In order to create the `config.pbtxt` we need to confirm the model inputs and outputs (Signature).
We use the CLI command to inspect the model and take note of the input and output shape.

In [9]:
!saved_model_cli show --all --dir  {"model/SavedModel/00000000"}

2023-03-14 02:07:26.812145: I tensorflow/core/platform/cpu_feature_guard.cc:193] This TensorFlow binary is optimized with oneAPI Deep Neural Network Library (oneDNN) to use the following CPU instructions in performance-critical operations:  AVX2 AVX512F FMA
To enable them in other operations, rebuild TensorFlow with the appropriate compiler flags.
2023-03-14 02:07:27.796330: W tensorflow/compiler/xla/stream_executor/platform/default/dso_loader.cc:64] Could not load dynamic library 'libcudart.so.11.0'; dlerror: libcudart.so.11.0: cannot open shared object file: No such file or directory
2023-03-14 02:07:27.796441: I tensorflow/compiler/xla/stream_executor/cuda/cudart_stub.cc:29] Ignore above cudart dlerror if you do not have a GPU set up on your machine.
2023-03-14 02:07:29.815329: W tensorflow/compiler/xla/stream_executor/platform/default/dso_loader.cc:64] Could not load dynamic library 'libnvinfer.so.7'; dlerror: libnvinfer.so.7: cannot open shared object file: No such file or directo

<a id='section3b'></a>

### Create the `config.pbtxt` file

Triton requires a [Model Configuration file](https://github.com/triton-inference-server/server/blob/main/docs/model_configuration.md) known as a `config.pbtxt`. 
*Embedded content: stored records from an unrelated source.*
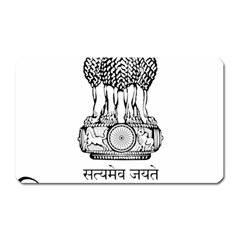 Seal Of Indian State Of Tripura Magnet (rectangular) by abbeyz71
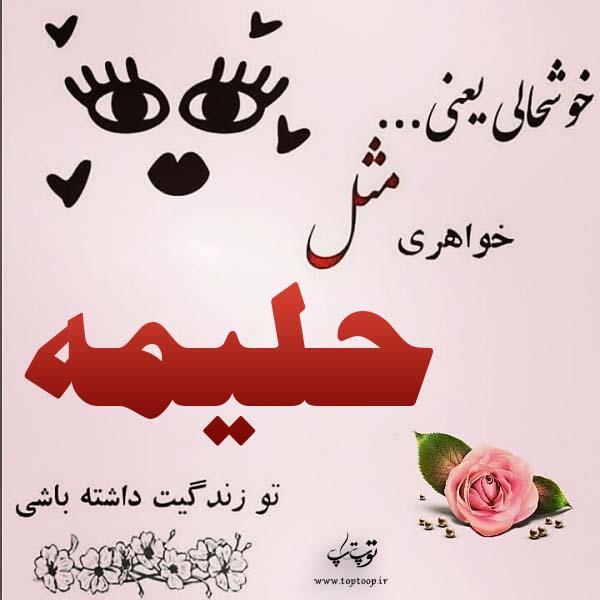 عکس نوشته راجب اسم حلیمه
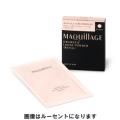 資生堂 マキアージュ ドラマティックルースパウダー レフィル 10g ナチュラルベージュ (粉おしろい)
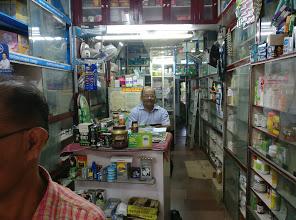 Krupa Medicals, MEDICAL SHOP,  service in Thirunakkara, Kottayam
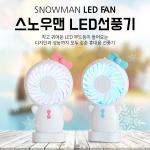 스노우맨 LED 선풍기 미니선풍기 핸디팬 휴대용선풍기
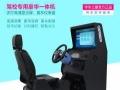 驾校模拟器全国加盟 投资金额 1-5万元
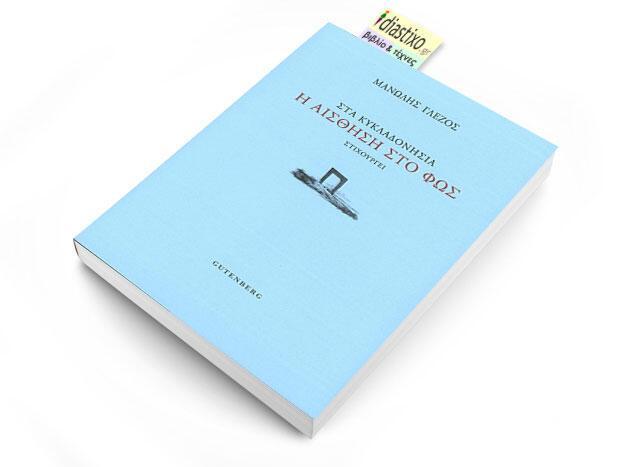 Στα Κυκλαδονήσια η Αίσθηση στο Φως Στιχουργεί Μανώλης Γλέζος Gutenberg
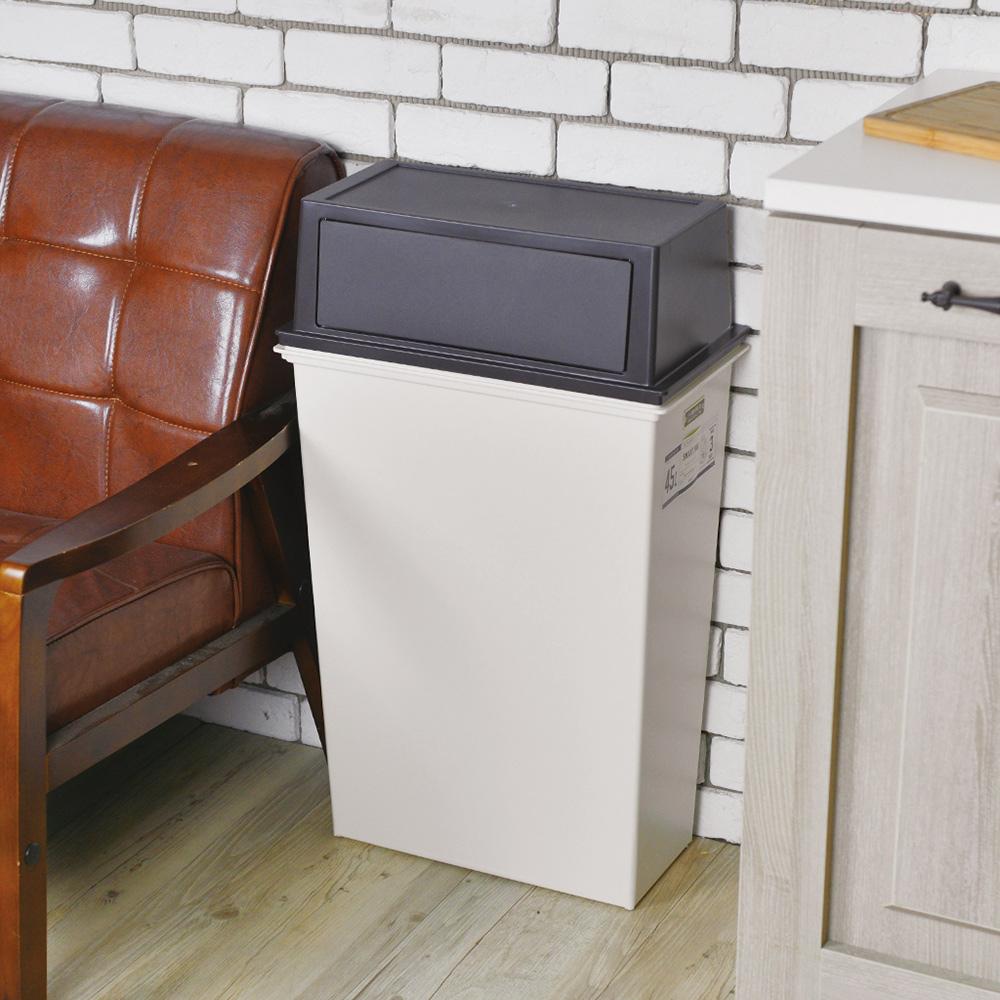 天馬|e-LABO寬型推掀式垃圾桶-45L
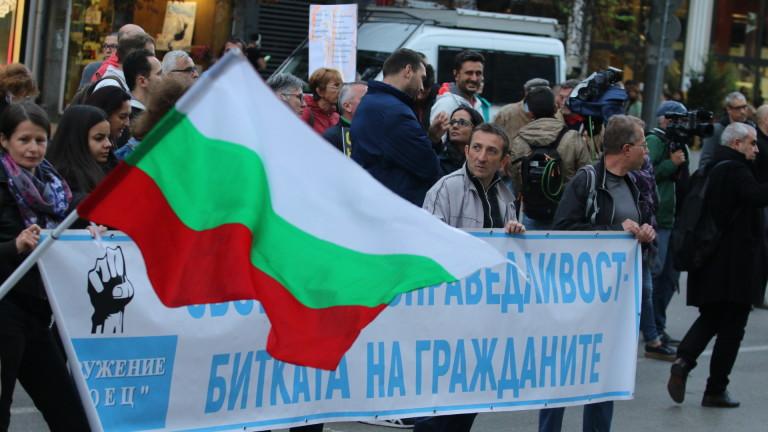 Политолози: Протестите - без ясен лидер, вече политизирани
We create one below in the local folder for adding to the model artifact.


In [10]:
%%writefile model/triton-sme/MNIST/config.pbtxt
name: "MNIST"
platform: "tensorflow_savedmodel"
max_batch_size: 0

instance_group {
  count: 1
  kind: KIND_GPU
}

dynamic_batching {

}

input [
  {
    name: "input_1"
    data_type: TYPE_FP32
    dims: [-1, 28, 28, 1]
  }
]
output [
  {
    name: "output_1"
    data_type: TYPE_FP32
    dims: [-1, 10]
  }
]

Overwriting model/triton-sme/MNIST/config.pbtxt


<a id='section3c'></a>

### Create a tar ball of the model in the required folder structure for Triton

In [11]:
!tar -C model/triton-sme -czvf model/triton-sme/TritonModel.tar.gz MNIST/

MNIST/
MNIST/config.pbtxt
MNIST/1/
MNIST/1/model.savedmodel/
MNIST/1/model.savedmodel/00000000/
MNIST/1/model.savedmodel/00000000/variables/
MNIST/1/model.savedmodel/00000000/variables/variables.data-00000-of-00001
MNIST/1/model.savedmodel/00000000/variables/variables.index
MNIST/1/model.savedmodel/00000000/saved_model.pb
MNIST/1/model.savedmodel/00000000/assets/
MNIST/1/model.savedmodel/variables/
MNIST/1/model.savedmodel/variables/variables.data-00000-of-00001
MNIST/1/model.savedmodel/variables/variables.index
MNIST/1/model.savedmodel/saved_model.pb
MNIST/1/model.savedmodel/assets/


<a id='section3d'></a>

### Upload model artifact to Amazon S3

In [12]:
# specify the model location in S3
model_location = f"s3://{bucket_name}/{prefix}/TritonModel.tar.gz"

# Upload the model to S3
!aws s3 cp model/$prefix/TritonModel.tar.gz $model_location

upload: model/triton-sme/TritonModel.tar.gz to s3://sagemaker-us-east-1-095351214964/triton-sme/TritonModel.tar.gz


<a id='section4'></a>

## Deploy the TensorFlow model to a SageMaker real-time Endpoint


### Create a SageMaker Model object


In the model definition below, we need to pass in the following parameters.
- Location of model in S3
- SageMaker execution role
- An environment \variable with name of the model
- Triton server image container URI in Amazon ECR



### Create a model object

Create a SageMaker model from the model files we uploaded to s3 in the previous step.


In [13]:
from sagemaker.model import Model

tensorflow_model = Model(
    model_data=model_location,
    role=role,
    env={"SAGEMAKER_TRITON_DEFAULT_MODEL_NAME": "MNIST"},
    image_uri=sme_triton_image_uri,
)

## Deploy and test the NVIDIA Triton server endpoint

Create the model to a SageMaker endpoint. 
We specify an accelerated GPU computing instance as the instance type. For testing we specify a single instance. In real scenarios we recommend the value of initial instance count to be two or higher for high availability.  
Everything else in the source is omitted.